The researchers studied the behaviors in a sample of children adopted at birth. They observed how parents behaved while helping their 2-year-old kids put away toys. Those adults who offered lower levels of warmth were more likely to have children who exhibited callous-unemotional behavior who later showed more behavior problems five years later in grade school based on teachers’ observations.

Waller, a research fellow in U-M’s Department of Psychology, said the findings suggest that parenting interventions and treatments to increase their warmth, affection and positive emotional expressions can reduce children’s callous-unemotional behavior.

In addition, it can “reduce the likelihood that children will show aggression, violence or rule-breaking across the lifespan,” said Waller, the study’s lead author.

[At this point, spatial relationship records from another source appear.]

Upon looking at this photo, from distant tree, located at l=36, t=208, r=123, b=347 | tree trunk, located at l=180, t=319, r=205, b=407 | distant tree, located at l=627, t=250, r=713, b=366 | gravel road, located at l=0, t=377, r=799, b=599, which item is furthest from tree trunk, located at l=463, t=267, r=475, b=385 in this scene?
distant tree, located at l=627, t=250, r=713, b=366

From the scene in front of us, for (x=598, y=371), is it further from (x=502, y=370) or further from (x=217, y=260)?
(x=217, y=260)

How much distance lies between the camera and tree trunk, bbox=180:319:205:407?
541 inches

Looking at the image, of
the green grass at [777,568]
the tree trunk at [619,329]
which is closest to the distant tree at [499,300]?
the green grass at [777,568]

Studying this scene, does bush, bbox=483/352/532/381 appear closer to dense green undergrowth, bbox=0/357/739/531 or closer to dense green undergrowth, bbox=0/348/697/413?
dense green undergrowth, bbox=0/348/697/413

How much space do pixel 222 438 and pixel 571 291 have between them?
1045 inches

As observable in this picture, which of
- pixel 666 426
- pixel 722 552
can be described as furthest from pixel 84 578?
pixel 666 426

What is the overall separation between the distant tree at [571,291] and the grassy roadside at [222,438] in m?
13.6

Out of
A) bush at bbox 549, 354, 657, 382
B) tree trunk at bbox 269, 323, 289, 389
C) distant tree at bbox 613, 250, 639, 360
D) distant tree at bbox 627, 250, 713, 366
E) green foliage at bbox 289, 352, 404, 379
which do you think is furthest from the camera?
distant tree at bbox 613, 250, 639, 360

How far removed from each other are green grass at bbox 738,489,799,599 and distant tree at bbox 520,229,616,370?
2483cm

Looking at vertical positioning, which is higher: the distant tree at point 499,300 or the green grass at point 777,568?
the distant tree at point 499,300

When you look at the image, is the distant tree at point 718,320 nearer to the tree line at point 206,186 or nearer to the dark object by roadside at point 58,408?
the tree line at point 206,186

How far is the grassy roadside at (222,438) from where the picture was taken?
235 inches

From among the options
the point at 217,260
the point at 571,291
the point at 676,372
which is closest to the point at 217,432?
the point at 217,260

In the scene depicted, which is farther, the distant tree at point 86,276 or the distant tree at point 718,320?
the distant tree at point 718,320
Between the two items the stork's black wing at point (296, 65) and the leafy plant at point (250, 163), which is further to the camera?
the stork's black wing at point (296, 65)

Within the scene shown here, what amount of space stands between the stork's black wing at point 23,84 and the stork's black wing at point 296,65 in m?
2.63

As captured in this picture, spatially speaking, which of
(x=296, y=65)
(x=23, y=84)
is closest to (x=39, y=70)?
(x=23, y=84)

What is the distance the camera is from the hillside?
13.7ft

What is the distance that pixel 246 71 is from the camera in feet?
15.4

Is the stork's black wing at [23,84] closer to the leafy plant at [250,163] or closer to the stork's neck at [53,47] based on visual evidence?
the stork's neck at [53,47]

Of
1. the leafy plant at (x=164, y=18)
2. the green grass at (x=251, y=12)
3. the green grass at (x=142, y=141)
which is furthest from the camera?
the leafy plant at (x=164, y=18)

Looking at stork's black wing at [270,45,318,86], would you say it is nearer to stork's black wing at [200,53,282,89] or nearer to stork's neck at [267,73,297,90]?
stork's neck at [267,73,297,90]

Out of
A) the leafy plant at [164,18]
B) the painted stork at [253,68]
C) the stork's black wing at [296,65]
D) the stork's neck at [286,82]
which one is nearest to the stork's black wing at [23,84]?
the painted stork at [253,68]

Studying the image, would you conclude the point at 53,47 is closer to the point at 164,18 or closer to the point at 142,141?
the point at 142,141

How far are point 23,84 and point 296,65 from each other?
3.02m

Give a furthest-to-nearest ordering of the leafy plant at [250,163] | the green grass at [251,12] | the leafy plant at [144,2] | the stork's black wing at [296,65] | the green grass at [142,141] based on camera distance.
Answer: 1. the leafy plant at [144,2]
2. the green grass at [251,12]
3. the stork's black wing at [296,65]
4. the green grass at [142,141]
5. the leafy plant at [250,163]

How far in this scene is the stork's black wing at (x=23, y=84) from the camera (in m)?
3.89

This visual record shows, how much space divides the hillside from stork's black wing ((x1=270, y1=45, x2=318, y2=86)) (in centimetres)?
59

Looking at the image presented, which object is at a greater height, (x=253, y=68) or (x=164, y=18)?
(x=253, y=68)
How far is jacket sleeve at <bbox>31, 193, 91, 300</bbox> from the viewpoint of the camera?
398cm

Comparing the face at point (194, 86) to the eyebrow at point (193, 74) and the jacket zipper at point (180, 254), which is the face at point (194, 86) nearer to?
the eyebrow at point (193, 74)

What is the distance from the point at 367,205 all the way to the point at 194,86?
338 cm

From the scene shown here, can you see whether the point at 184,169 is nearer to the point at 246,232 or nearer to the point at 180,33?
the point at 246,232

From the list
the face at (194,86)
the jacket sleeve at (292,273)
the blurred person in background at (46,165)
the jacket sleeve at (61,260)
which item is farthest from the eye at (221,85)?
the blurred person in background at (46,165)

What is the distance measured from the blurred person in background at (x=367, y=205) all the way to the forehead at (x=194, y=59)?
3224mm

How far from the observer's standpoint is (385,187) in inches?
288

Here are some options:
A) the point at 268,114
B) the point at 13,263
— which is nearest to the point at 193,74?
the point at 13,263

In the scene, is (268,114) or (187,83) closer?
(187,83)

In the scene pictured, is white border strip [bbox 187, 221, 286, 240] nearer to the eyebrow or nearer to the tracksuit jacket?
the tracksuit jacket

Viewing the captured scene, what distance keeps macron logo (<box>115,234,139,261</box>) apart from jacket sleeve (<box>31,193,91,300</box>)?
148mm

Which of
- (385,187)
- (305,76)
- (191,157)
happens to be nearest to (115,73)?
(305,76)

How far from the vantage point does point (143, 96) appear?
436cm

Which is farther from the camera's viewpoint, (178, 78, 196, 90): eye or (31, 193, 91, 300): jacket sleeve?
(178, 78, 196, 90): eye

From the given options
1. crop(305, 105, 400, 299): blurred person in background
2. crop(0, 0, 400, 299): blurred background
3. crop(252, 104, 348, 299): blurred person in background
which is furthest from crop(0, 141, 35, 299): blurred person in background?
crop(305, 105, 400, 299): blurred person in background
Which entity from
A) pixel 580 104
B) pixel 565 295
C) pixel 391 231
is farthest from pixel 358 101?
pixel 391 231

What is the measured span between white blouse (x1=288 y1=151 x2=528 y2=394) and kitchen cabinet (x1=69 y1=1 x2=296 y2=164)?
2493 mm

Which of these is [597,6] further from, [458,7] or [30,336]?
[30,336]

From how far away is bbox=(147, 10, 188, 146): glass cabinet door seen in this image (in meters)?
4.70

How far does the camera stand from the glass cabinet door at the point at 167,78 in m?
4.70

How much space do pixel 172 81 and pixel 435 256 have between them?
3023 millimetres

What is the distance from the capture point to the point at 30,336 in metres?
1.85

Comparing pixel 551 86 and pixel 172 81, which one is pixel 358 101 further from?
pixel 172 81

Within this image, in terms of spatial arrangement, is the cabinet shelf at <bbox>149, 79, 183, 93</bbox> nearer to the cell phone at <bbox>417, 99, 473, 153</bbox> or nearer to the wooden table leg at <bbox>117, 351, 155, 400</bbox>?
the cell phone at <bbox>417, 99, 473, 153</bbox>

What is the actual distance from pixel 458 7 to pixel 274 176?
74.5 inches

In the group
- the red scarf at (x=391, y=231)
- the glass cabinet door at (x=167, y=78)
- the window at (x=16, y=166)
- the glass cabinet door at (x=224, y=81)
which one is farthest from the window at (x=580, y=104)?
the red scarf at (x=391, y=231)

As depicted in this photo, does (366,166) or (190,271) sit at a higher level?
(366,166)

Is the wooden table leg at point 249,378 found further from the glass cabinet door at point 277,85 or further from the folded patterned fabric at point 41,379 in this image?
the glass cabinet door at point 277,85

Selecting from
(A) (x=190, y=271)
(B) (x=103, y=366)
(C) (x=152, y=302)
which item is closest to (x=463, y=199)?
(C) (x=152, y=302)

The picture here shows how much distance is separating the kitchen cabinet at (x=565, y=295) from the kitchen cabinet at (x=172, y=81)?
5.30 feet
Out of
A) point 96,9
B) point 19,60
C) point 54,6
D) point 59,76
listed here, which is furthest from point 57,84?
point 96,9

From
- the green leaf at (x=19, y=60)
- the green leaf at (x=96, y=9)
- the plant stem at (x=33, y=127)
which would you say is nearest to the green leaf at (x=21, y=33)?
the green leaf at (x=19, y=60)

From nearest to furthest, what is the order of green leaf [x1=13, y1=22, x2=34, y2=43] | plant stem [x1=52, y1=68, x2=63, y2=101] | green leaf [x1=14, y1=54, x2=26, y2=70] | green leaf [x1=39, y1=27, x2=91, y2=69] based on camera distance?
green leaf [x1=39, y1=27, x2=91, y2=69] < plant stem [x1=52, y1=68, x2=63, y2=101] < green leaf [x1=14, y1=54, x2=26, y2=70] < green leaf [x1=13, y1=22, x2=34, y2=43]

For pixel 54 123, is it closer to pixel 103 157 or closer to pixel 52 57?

“These studies show that we can focus on preventing many of the most serious types of behavior problems in the preschool period,” said Hyde, assistant professor in U-M’s Department of Psychology and the study’s senior author. “By working with parents early in a child’s life, we may be able to prevent crime and violence that hurts society decades later.”

The findings appear in the current issue of Journal of Personality.

The study’s other authors were Daniel Shaw of the University of Pittsburgh, Jenae Neiderhiser of Penn State University, Jody Ganiban of George Washington University, Misaki Natsuaki of the University of California-Riverside, David Reiss of Yale University, Christopher Trentacosta of Wayne State University and Leslie Leve of the University of Oregon.